Provided information below:
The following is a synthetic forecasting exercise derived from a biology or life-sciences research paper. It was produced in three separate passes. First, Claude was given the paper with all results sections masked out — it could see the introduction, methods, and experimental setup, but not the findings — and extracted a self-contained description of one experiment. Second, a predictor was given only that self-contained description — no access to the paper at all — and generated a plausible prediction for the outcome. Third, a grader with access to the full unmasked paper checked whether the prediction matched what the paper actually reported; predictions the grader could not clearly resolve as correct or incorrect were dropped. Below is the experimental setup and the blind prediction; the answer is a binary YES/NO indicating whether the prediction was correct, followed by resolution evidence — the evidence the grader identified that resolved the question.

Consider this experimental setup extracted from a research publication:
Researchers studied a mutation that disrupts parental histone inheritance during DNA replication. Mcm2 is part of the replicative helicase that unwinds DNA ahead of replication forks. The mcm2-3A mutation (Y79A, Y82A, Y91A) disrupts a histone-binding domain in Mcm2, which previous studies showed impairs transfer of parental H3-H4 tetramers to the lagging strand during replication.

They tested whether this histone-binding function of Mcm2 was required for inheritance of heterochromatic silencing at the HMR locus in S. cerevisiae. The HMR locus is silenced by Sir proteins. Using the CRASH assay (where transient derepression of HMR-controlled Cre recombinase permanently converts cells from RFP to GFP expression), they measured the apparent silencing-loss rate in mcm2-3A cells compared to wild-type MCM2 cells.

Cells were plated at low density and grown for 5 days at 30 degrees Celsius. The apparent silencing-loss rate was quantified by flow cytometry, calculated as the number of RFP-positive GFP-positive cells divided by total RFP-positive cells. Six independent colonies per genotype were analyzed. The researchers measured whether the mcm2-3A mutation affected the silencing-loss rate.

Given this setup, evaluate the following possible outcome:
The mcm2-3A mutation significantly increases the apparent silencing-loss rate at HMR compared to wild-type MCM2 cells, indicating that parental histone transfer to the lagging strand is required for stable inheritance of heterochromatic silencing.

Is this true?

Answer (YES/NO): YES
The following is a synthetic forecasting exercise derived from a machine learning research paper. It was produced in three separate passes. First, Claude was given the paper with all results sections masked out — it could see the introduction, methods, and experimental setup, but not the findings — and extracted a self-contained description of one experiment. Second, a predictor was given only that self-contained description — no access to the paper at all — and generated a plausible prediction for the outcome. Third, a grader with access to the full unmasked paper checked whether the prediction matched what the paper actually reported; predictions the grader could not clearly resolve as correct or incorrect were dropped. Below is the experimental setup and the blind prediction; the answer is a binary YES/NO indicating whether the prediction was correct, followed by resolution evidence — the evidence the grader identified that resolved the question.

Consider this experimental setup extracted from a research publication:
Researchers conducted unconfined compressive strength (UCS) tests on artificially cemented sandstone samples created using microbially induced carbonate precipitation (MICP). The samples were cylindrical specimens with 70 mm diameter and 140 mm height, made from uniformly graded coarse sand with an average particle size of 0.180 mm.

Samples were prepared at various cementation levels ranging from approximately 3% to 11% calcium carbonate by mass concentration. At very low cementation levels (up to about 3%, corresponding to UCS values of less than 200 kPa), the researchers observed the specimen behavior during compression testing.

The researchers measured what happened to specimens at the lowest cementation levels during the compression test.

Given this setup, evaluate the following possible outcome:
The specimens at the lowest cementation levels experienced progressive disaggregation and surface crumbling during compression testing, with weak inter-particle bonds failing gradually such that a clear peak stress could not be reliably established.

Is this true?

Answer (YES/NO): NO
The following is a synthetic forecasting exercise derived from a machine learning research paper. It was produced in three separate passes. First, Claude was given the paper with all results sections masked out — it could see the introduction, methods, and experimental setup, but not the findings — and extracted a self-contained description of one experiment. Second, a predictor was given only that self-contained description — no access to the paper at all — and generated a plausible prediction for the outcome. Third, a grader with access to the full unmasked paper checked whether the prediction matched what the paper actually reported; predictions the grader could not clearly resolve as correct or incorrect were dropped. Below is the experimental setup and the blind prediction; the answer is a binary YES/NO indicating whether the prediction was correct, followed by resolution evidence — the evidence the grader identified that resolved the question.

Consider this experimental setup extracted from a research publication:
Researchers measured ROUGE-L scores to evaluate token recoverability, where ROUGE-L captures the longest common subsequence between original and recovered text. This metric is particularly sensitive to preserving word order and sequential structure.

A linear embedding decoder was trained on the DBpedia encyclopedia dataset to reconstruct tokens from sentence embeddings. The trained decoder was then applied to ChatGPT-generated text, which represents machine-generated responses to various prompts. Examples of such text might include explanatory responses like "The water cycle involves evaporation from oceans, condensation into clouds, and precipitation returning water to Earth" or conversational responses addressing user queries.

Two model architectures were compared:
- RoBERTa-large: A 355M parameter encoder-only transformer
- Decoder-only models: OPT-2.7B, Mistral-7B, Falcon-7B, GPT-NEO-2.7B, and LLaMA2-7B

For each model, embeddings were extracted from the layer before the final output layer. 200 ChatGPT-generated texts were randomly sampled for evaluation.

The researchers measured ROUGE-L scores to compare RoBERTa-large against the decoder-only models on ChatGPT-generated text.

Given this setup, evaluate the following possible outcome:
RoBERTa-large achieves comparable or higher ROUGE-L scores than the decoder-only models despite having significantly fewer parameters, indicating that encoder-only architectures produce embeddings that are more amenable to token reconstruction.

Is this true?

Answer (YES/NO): YES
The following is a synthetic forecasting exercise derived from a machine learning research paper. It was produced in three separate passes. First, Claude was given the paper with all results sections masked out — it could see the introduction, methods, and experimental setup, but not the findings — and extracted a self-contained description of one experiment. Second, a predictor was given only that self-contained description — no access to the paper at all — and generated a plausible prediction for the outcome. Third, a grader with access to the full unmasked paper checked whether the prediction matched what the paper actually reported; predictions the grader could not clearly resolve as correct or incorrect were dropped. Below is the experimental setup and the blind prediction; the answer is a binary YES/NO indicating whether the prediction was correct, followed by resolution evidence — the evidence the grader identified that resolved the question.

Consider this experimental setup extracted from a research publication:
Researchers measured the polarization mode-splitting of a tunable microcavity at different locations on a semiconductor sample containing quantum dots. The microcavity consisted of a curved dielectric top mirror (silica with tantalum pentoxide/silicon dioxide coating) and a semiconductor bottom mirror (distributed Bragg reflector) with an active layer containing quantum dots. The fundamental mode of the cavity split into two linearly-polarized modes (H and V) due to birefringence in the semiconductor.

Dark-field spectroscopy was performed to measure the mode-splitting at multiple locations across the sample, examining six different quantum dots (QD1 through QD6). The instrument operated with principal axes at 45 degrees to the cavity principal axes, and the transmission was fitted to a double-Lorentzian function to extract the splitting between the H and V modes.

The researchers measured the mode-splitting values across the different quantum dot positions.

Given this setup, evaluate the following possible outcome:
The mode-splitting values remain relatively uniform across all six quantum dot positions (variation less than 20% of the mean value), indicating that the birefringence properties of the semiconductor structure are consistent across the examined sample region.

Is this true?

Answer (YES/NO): NO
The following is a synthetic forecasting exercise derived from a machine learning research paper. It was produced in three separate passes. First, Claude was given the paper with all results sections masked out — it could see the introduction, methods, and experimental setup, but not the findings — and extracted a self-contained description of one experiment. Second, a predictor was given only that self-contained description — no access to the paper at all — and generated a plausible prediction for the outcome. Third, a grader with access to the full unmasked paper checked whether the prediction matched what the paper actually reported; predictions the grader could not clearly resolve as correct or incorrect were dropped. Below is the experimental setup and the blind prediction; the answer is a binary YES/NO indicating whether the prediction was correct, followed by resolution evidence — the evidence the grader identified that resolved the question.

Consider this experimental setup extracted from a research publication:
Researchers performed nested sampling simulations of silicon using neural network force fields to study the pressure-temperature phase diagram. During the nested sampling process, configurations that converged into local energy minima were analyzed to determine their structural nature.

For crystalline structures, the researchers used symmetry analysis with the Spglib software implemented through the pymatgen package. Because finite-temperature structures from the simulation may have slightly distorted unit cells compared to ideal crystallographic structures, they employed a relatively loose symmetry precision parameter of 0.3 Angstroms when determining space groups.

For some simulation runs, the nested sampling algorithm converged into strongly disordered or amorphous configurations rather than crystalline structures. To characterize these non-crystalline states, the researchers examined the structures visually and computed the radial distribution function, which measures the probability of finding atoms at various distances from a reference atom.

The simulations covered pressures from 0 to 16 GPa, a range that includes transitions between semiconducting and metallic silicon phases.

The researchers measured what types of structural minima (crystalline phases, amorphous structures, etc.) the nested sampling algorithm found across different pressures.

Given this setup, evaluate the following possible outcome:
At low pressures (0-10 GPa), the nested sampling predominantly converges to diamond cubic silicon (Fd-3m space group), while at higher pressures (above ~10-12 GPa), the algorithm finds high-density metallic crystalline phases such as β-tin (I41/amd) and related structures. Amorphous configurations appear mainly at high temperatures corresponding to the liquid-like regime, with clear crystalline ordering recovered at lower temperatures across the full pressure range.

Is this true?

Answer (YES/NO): NO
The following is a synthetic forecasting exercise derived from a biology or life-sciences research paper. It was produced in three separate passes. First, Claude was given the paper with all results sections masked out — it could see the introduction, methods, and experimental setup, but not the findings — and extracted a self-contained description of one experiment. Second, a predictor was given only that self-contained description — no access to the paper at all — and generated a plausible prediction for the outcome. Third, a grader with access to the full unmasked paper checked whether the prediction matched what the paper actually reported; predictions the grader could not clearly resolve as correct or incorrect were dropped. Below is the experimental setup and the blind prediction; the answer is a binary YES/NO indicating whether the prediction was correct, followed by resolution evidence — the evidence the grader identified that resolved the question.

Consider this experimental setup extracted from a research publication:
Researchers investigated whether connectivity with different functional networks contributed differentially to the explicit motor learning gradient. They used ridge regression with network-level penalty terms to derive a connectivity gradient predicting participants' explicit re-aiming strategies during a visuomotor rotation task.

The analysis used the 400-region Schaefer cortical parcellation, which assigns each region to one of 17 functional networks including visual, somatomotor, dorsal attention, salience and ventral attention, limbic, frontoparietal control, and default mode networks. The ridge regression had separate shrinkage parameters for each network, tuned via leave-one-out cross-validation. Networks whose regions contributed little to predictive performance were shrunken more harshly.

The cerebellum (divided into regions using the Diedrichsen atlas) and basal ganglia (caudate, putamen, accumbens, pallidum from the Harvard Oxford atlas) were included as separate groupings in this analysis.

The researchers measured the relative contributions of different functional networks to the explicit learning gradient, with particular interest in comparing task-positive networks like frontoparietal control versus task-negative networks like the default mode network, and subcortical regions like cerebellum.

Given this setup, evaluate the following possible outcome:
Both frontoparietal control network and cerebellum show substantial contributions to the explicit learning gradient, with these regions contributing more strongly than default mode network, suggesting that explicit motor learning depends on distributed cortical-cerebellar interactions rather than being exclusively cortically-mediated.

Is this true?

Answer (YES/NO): NO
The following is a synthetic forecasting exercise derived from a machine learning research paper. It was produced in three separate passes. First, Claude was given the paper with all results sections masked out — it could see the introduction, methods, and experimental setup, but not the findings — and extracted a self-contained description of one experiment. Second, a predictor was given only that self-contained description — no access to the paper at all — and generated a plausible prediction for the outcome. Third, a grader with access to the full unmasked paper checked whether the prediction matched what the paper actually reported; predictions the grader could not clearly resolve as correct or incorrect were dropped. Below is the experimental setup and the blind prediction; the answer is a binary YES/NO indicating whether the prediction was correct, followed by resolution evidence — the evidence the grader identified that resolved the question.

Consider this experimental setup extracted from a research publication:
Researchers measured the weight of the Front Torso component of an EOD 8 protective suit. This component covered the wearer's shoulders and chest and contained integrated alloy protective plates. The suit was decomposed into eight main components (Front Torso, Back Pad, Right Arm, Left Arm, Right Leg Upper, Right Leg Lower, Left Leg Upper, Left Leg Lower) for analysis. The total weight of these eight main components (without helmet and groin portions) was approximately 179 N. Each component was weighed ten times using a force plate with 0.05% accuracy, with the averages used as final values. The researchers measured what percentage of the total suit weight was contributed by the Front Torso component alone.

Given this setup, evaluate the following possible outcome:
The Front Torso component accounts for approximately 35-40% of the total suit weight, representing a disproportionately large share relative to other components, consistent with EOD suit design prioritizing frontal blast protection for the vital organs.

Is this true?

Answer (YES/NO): NO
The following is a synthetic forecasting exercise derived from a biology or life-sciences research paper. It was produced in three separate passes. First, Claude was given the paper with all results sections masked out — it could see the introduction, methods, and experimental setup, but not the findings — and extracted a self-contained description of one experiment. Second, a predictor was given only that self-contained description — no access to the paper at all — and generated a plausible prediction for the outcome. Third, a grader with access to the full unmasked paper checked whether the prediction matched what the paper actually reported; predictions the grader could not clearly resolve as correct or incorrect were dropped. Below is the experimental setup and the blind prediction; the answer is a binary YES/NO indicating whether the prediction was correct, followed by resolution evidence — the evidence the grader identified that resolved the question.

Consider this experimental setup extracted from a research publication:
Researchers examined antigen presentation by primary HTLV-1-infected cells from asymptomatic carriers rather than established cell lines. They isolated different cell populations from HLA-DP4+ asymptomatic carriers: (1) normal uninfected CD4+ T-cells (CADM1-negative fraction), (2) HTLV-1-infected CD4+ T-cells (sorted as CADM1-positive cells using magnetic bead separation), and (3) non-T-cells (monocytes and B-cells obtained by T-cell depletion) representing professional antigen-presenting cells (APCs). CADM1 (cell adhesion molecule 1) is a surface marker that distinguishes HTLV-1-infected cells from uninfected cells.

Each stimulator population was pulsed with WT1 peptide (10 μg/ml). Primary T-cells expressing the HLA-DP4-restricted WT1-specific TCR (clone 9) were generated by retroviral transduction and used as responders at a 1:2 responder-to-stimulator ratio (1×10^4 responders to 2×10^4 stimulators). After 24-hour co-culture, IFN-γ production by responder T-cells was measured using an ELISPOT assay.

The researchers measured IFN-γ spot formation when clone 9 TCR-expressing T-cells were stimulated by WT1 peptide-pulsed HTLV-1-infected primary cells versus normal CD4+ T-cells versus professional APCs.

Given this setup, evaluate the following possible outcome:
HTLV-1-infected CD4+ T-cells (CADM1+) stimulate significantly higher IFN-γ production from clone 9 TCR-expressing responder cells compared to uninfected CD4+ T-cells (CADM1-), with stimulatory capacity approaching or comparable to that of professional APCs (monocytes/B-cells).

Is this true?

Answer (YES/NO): NO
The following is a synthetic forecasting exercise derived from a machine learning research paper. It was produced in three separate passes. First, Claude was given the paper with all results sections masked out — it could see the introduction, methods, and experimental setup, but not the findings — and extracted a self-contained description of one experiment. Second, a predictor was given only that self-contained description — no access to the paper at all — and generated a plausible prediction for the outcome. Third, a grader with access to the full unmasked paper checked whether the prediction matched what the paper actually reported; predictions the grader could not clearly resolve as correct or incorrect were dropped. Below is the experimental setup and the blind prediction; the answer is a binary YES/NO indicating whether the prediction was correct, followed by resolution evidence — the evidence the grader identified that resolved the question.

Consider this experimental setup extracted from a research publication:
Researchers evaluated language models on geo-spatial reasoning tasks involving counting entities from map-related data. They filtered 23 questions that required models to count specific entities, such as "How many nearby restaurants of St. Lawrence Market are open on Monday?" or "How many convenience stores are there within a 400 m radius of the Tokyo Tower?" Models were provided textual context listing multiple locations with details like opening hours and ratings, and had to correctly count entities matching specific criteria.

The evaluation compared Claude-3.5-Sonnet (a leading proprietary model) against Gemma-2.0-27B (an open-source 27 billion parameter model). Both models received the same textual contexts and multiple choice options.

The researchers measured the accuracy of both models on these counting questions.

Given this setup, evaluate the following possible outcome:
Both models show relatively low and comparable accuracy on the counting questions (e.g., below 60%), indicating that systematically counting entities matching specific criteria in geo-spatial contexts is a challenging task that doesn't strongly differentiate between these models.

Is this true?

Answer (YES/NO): NO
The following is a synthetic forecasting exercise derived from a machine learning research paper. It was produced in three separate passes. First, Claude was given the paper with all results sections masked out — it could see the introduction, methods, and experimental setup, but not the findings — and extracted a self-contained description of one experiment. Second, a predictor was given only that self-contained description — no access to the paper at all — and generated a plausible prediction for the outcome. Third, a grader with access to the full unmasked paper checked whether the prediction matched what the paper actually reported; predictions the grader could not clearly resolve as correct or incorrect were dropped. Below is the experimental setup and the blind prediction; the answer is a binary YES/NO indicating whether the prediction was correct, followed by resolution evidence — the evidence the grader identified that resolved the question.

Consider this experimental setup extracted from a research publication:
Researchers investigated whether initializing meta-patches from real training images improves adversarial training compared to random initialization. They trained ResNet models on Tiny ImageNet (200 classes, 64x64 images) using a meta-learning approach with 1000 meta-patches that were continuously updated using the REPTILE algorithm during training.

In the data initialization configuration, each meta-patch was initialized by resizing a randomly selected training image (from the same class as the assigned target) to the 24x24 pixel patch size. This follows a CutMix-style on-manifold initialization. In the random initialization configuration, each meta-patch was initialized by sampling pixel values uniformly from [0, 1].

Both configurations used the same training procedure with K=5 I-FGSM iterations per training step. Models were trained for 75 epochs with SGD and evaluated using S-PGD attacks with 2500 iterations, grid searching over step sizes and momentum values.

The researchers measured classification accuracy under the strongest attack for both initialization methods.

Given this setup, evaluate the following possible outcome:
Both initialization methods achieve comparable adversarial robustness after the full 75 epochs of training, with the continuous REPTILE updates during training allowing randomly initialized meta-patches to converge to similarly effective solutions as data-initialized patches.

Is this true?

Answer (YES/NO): NO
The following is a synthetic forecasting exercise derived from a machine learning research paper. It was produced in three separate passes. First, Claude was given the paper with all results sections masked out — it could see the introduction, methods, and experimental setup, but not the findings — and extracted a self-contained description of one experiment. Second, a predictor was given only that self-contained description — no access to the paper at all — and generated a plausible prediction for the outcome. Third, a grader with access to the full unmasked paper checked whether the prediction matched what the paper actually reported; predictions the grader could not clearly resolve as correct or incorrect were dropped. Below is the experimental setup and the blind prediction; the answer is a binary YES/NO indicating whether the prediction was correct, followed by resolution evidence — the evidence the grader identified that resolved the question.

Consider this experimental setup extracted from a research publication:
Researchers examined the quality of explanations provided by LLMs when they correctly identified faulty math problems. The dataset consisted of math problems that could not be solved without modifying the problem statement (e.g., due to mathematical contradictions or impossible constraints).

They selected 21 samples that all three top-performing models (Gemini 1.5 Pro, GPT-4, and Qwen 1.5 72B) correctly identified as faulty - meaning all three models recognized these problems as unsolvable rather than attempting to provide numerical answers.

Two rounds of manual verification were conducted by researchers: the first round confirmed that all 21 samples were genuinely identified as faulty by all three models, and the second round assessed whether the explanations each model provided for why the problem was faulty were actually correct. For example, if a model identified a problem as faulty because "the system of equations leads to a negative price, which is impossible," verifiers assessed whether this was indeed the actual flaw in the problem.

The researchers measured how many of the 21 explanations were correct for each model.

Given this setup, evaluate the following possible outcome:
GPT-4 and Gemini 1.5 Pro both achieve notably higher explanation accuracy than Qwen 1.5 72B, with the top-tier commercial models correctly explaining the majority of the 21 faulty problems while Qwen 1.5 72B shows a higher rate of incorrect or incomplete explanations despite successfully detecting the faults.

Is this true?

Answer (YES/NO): NO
End of Provided information.
#### [What you are asked to do]
Give only a number: how many lines of the data hold the string "against"?

#### [Response to the exercise]
2